The first thing we notice when we pay attention is that OBAC, the street gangs, the tavern operator, the neighbours, survived under daily conditions that we might otherwise say, but should not say too easily, gave rise to the heroic. The place where the work went on and the people who did that work emerge from black social life, from the impossible everyday, conducted everyday. People live in the anti-/anteheroic in the quotidian world of a denied and refused peoplehood. In the space around the Wall, the superlative, virtuosity, the impossible under generalized conditions of the impossible, is on from can’t see to can’t see. In the presence of a certain kind of profanation of heroism, we see the everyday quality of the deed, its constant revision, its collective condition, its disruption, its unmonumental apposition.

But we might have to resist taking away an idea from this unmonumental apposition that everyday black people are heroic, and instead, without denying it, focus on the opposite: that the black anti-heroic is quotidian, ordinary, common, vernacular, in a constant variation on the routine. It’s not so much that daily life is infused with heroic deeds, but rather that heroism is reworked, or unworked, as daily collective social life, that is, as prosaic, repeated, revised, varied, experimental, discontinued, started up. A lot happened to the wall. There was first and foremost what Romi Crawford called ‘a being present and around the Wall.’ There were plays put on and music played in front of it, yes. But parts got painted over, a dead body left propped against it, the FBI took pictures, and it got burnt. Some journalism portrays this as what the Wall went through, a sign of the times, and symbol of the place. But really, that was the Wall, not what it went through; that’s what OBAC was, and this anti-heroism existed in service to the black anteheroic, an everyday commitment to the annihilative provisionality of being that was, at the same time, total.

OBAC did not just render the black anteheroic but enacted it, and thanks to them, we can feel black (ante)heroic differently. Revision—collective, roughed up, held, handed and rubbed—and also its dissolution, its violence, like the Wall itself, come from the everyday to make the black anteheroic. But it is also so because the black anteheroic does not erect a people, a monument, a destiny, but fucks with them. If we look at photos we have of the painting, and hear the poetry around the wall, and the music, we encounter again and again antagonism, painting over, house paint and white wash, cardboard and string, as well as a total commitment to the impermanence of form because form is to be used, like an everyday thing. You use it, that is to say deform it; you use it without owning it, without permission to use it; you don’t keep it for a monumental occasion but preserve it, in letting it go, in acceding to and enacting its transformation, in and for the everyday. Destruction is not the opposite of creation, but its kernel; or, as Arthur Jafa says, love is the message and the message is death.

• • •

§ What to work on:
Please repeat the part of the passage on OBAC and the Wall that starts at the words "The first thing" and stops after "its unmonumental apposition.", word for word.

§ Raw data:
• • •

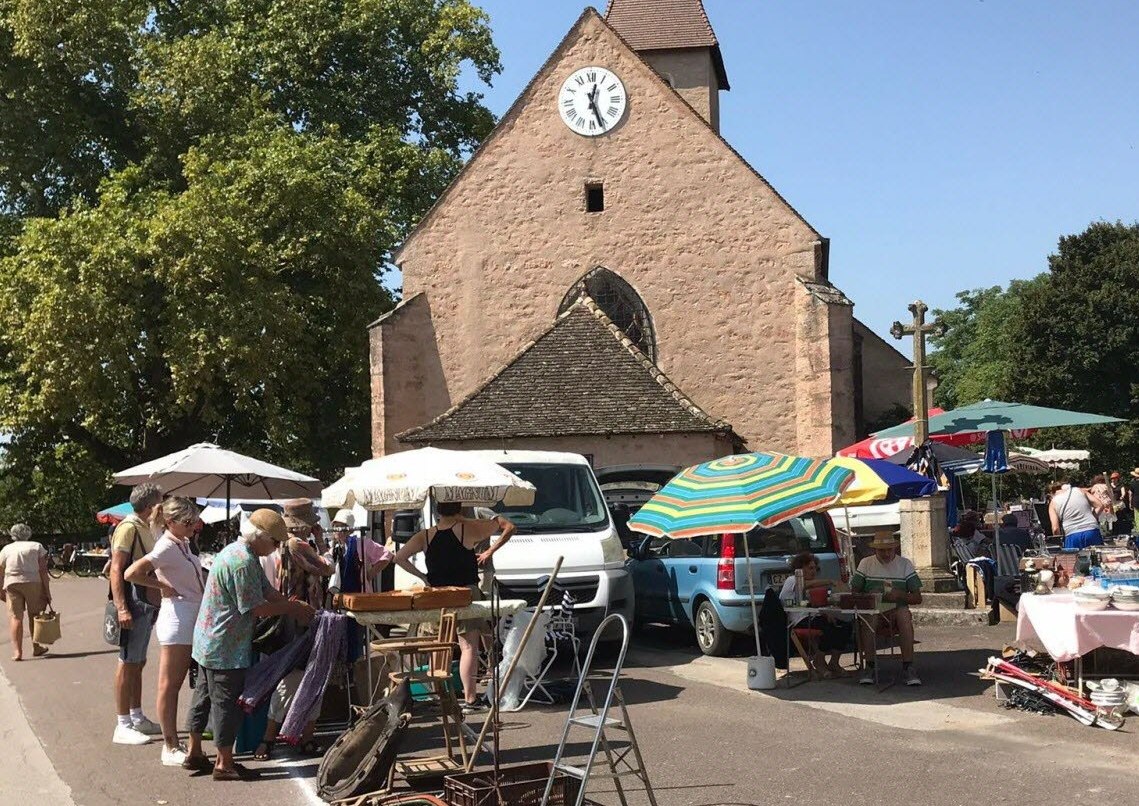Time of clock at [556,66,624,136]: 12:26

• • •

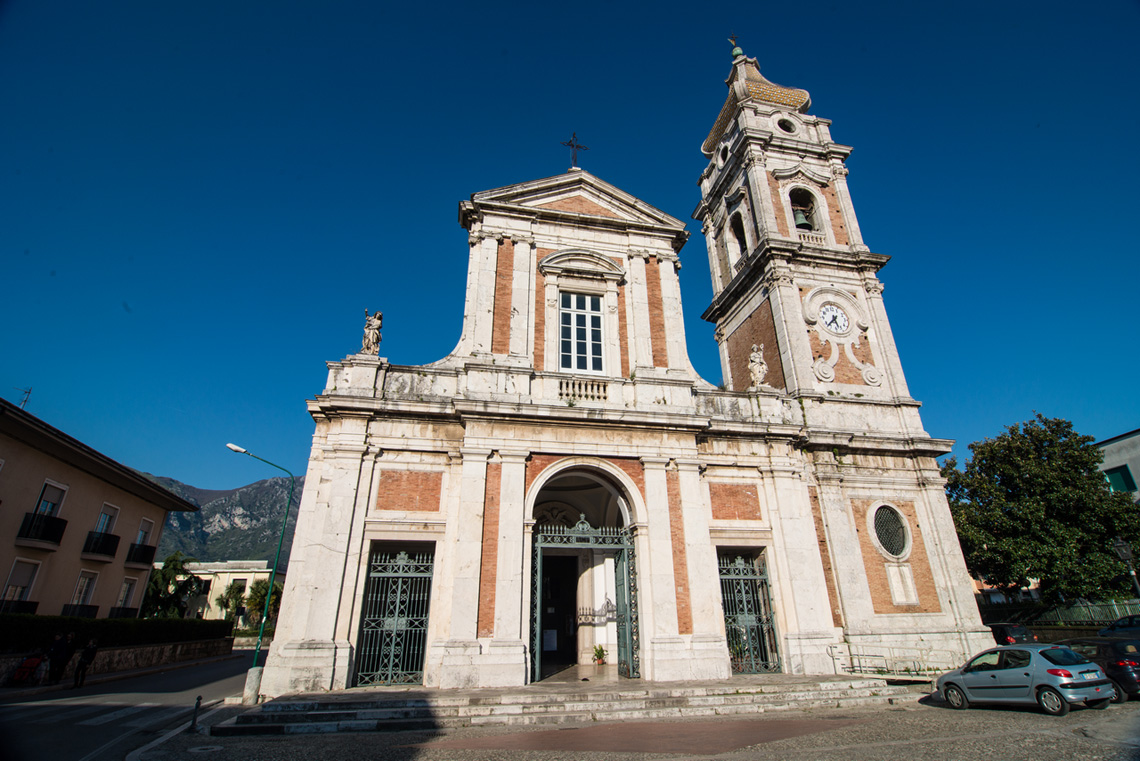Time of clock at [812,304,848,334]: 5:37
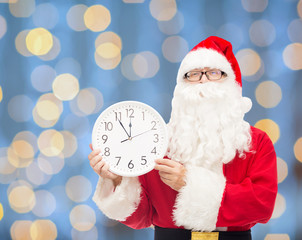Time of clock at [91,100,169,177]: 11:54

• • •

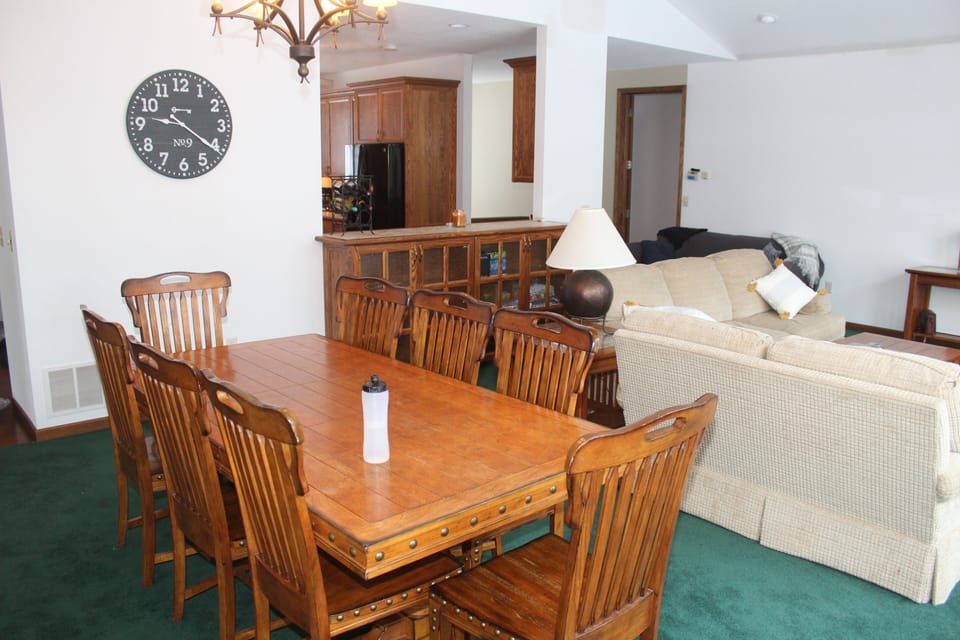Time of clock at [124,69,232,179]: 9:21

• • •

§ Written answer:
The first thing we notice when we pay attention is that OBAC, the street gangs, the tavern operator, the neighbours, survived under daily conditions that we might otherwise say, but should not say too easily, gave rise to the heroic. The place where the work went on and the people who did that work emerge from black social life, from the impossible everyday, conducted everyday. People live in the anti-/anteheroic in the quotidian world of a denied and refused peoplehood. In the space around the Wall, the superlative, virtuosity, the impossible under generalized conditions of the impossible, is on from can’t see to can’t see. In the presence of a certain kind of profanation of heroism, we see the everyday quality of the deed, its constant revision, its collective condition, its disruption, its unmonumental apposition.